An analysis of stress waves in 12Cr steel, Stellite 6B and TiN by liquid impact loading

Abstract

This research placed emphasis on the computer simulated stress distribution on the surface and in the bulk of the materials which are subjected to the water impact causing erosion damage. The erosion damage was predicted by evaluating the spatial and temporal stress wave distribution generated by water impact pressure on 12Cr steel and Stellite 6B as steam turbine materials and TiN as a hard coating material. There were two distinctive stress wave behaviors. Firstly, the large tensile stress at the surface was developed by the Rayleigh wave component which appeared between the water drop and the Rayleigh wave front. After the Rayleigh wave detached from the water drop, the materials were in the tensile stress state which could be related to fracture initiation. Secondly, the largest tensile stress in the bulk was near the surface due to the Rayleigh wave generated at the surface and decreased due to the enlargement of wave front as the radial distance increased.
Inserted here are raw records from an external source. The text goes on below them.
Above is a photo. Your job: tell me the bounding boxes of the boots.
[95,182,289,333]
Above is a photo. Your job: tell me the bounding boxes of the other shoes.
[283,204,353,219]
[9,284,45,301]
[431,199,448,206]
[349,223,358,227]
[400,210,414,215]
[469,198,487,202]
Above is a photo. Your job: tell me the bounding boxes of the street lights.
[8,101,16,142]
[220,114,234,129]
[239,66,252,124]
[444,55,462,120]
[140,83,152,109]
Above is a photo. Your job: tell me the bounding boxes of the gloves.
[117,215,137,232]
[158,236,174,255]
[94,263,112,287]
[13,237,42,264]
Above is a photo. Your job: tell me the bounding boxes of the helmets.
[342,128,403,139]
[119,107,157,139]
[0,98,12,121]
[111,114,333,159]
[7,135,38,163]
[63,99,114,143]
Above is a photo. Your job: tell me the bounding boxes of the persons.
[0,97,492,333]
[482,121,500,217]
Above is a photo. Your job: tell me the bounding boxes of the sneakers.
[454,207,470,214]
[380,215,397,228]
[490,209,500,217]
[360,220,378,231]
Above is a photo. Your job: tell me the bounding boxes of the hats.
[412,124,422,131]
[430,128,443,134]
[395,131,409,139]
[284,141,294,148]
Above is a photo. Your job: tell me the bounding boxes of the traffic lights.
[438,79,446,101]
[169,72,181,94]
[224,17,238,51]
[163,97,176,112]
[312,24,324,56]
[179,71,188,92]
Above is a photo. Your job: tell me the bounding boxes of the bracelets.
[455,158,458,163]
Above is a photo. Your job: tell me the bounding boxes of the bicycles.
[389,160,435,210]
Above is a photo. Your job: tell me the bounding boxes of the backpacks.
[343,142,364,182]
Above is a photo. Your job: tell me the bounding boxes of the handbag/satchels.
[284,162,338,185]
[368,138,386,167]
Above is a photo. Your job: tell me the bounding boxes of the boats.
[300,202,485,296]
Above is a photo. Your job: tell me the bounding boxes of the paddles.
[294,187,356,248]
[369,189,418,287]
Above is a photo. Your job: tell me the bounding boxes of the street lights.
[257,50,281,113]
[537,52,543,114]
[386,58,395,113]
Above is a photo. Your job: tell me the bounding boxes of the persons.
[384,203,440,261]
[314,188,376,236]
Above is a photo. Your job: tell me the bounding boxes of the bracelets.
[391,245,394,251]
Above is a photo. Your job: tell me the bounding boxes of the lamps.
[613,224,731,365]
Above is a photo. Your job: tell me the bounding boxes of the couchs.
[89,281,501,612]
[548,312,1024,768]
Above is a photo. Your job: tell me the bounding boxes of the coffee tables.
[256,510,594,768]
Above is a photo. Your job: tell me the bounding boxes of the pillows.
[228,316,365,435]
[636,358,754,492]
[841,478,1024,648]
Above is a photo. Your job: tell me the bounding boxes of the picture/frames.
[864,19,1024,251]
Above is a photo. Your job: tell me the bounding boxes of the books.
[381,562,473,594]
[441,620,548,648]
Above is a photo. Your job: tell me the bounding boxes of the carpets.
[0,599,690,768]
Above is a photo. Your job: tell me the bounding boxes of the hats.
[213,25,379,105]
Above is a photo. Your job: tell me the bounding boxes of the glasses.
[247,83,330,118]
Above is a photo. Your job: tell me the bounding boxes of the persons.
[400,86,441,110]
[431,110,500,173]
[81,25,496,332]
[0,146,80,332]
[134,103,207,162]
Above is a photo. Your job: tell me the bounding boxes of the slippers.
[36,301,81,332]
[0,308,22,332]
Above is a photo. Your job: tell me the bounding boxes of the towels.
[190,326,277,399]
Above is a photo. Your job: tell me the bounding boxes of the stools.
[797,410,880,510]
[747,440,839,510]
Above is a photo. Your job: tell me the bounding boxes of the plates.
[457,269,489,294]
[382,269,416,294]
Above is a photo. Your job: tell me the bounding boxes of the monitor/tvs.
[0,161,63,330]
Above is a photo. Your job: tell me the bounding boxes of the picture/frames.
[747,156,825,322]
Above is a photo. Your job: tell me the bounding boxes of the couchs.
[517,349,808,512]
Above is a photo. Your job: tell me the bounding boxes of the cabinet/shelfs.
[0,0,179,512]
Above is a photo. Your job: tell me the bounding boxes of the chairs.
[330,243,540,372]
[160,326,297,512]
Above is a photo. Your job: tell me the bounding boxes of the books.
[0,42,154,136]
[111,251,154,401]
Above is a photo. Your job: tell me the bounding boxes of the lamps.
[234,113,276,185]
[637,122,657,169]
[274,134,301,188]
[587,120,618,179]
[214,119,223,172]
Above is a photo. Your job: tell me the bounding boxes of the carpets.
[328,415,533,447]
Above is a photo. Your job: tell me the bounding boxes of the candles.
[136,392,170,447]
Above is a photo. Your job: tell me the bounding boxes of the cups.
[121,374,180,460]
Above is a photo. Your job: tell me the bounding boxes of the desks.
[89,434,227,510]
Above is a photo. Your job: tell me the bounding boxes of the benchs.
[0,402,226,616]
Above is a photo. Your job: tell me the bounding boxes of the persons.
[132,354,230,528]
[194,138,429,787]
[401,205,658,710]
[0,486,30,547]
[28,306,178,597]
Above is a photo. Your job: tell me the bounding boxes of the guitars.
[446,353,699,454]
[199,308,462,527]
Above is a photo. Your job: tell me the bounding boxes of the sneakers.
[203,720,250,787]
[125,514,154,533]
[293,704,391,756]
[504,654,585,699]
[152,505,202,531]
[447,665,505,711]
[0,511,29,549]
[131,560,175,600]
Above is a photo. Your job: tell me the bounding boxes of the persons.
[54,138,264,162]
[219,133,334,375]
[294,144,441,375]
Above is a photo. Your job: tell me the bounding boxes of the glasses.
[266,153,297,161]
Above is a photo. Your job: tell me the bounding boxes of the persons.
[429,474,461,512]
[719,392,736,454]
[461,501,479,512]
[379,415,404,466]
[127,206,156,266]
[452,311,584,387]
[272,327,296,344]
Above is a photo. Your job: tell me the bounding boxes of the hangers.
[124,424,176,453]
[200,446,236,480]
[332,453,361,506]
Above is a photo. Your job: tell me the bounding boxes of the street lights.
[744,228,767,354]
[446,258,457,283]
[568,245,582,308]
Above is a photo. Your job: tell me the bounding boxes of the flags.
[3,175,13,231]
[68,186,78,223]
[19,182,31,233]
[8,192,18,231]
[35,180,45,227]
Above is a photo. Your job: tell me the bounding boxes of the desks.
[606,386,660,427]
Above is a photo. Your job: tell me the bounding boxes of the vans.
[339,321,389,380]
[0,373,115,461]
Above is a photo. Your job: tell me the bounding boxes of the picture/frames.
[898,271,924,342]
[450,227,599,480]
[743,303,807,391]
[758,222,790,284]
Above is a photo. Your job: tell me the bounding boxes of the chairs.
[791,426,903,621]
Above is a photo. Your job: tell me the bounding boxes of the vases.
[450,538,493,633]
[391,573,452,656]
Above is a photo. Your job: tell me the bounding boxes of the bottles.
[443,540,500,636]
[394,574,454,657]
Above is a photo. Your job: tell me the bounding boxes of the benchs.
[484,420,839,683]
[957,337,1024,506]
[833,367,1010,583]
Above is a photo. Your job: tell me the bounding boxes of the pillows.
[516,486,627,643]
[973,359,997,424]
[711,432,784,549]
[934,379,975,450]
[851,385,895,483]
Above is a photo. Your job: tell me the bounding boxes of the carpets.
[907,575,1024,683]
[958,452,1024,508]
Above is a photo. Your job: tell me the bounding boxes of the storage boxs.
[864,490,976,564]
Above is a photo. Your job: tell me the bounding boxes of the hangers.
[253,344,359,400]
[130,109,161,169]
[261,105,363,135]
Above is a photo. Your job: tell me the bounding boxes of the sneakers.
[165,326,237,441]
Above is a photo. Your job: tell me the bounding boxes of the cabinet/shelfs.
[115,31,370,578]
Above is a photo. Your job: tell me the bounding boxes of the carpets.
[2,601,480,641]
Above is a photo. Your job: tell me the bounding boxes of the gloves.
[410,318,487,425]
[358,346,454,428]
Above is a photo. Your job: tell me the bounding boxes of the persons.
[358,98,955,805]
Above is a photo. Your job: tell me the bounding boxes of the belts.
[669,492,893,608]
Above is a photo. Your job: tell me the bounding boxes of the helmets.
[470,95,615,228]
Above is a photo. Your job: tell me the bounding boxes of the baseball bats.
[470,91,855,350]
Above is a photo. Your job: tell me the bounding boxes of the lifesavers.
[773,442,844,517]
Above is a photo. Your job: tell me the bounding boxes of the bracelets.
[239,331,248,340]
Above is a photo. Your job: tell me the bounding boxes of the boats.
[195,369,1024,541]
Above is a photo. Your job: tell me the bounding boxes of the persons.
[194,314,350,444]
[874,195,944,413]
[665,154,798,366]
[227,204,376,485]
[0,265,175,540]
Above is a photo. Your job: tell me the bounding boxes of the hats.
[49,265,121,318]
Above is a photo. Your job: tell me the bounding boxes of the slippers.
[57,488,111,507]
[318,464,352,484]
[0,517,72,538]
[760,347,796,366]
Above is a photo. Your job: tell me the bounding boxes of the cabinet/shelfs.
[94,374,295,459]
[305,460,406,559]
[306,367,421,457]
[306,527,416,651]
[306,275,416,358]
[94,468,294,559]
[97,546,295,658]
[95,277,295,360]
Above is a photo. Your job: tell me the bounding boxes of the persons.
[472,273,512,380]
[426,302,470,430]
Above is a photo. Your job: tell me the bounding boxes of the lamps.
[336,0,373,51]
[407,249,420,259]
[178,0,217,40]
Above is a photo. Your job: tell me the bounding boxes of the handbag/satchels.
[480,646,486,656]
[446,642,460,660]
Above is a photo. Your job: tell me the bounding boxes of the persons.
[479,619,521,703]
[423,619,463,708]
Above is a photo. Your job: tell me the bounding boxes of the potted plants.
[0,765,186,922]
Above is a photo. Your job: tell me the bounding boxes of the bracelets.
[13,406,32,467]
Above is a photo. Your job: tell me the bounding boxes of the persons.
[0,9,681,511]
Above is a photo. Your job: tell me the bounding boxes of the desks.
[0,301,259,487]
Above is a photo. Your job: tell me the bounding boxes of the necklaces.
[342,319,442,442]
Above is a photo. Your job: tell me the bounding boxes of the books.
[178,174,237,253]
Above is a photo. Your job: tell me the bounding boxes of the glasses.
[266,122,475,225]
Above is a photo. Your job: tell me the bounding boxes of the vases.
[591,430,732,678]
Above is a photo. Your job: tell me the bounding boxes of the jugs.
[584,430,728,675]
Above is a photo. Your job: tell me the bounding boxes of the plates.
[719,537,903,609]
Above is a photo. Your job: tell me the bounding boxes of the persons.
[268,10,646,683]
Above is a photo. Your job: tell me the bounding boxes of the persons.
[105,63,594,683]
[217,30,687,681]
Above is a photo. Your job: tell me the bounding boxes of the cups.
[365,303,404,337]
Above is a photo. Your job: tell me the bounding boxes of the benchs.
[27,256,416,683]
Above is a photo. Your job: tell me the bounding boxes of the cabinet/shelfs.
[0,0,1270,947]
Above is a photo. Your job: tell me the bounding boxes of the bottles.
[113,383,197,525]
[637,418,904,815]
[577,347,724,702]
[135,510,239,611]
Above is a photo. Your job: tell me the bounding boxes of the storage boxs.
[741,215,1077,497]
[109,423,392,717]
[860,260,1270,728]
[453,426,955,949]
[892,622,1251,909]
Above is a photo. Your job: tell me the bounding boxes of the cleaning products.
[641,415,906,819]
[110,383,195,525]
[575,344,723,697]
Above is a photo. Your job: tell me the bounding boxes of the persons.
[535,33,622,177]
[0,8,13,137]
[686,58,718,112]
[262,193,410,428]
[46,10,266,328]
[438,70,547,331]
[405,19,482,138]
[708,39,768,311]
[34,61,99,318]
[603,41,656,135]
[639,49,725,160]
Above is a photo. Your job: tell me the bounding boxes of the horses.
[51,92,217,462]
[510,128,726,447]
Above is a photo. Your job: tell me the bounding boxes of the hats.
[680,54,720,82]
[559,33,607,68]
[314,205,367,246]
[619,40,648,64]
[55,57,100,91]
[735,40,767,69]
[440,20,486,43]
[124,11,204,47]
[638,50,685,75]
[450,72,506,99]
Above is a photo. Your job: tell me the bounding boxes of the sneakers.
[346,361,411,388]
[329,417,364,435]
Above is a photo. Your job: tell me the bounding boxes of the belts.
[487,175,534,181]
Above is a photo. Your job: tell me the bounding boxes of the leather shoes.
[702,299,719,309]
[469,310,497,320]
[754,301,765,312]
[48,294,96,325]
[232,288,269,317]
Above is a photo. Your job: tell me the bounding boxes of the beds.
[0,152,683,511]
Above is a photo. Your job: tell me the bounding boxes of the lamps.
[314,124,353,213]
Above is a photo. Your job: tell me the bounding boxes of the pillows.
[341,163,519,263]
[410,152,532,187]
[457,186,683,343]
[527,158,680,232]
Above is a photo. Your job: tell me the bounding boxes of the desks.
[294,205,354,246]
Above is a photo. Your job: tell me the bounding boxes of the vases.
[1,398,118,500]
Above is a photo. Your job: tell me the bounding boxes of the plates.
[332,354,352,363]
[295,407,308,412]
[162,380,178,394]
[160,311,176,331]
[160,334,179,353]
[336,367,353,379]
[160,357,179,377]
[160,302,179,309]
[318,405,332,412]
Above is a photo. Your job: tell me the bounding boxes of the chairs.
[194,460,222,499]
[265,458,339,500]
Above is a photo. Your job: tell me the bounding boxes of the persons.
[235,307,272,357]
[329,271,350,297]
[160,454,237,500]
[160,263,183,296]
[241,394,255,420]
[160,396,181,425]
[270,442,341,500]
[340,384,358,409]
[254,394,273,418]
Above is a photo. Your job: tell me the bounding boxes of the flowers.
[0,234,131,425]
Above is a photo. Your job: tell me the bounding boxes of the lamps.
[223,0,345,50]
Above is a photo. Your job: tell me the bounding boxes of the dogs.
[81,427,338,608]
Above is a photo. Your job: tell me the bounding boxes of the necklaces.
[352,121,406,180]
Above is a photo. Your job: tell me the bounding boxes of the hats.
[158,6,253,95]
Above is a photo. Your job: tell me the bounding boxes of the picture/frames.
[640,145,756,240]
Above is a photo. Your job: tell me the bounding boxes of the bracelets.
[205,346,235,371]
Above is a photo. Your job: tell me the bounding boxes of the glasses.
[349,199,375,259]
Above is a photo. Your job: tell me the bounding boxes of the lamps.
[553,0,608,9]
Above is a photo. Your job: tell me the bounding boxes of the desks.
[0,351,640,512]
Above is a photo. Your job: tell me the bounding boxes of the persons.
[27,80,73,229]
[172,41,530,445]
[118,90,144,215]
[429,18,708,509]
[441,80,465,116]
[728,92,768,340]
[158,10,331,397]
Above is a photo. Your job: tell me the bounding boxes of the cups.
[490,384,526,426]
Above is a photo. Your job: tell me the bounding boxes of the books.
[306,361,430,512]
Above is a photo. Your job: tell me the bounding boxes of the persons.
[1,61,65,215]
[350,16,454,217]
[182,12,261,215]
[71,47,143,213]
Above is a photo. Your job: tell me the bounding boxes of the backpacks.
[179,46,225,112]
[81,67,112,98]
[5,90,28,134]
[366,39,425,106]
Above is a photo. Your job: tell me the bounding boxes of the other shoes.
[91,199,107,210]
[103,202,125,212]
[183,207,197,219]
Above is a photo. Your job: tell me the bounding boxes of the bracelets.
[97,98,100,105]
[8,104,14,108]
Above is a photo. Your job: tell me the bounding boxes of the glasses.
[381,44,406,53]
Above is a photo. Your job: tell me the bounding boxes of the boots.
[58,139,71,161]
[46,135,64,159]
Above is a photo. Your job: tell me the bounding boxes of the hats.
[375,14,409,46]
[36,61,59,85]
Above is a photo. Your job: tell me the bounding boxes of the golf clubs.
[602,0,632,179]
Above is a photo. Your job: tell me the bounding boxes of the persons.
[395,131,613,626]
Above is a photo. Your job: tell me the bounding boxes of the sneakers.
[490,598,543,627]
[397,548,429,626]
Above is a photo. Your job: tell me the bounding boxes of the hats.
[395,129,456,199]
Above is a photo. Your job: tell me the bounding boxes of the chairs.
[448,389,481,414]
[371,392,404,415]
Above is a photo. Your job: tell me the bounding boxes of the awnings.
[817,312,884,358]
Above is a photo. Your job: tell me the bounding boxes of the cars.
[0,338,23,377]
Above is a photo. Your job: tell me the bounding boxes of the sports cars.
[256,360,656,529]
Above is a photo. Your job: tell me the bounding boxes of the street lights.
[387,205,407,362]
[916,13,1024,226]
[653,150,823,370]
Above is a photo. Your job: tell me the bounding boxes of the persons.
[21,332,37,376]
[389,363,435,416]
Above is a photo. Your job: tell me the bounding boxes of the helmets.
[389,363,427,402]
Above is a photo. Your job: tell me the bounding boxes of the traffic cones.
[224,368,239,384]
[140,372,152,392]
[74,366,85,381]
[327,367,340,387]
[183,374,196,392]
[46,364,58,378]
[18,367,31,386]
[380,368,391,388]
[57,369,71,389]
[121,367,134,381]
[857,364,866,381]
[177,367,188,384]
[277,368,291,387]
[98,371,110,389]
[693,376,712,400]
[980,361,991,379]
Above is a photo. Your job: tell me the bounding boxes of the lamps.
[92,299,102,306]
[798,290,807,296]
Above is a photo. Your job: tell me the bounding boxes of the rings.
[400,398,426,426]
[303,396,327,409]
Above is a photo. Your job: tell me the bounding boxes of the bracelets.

Rayleigh wave's shape was broadened due to the difference between the contact point velocity and the wave front velocity, while its value decayed exponentially in the depth direction. Also, there may be a tendency to produce a circumferential crack by σ rr near the surface and a lateral crack by σ zz in the sub-surface. The tensile stresses in TiN were much lower than those in 12Cr steel and Stellite 6B due to its higher wave velocity.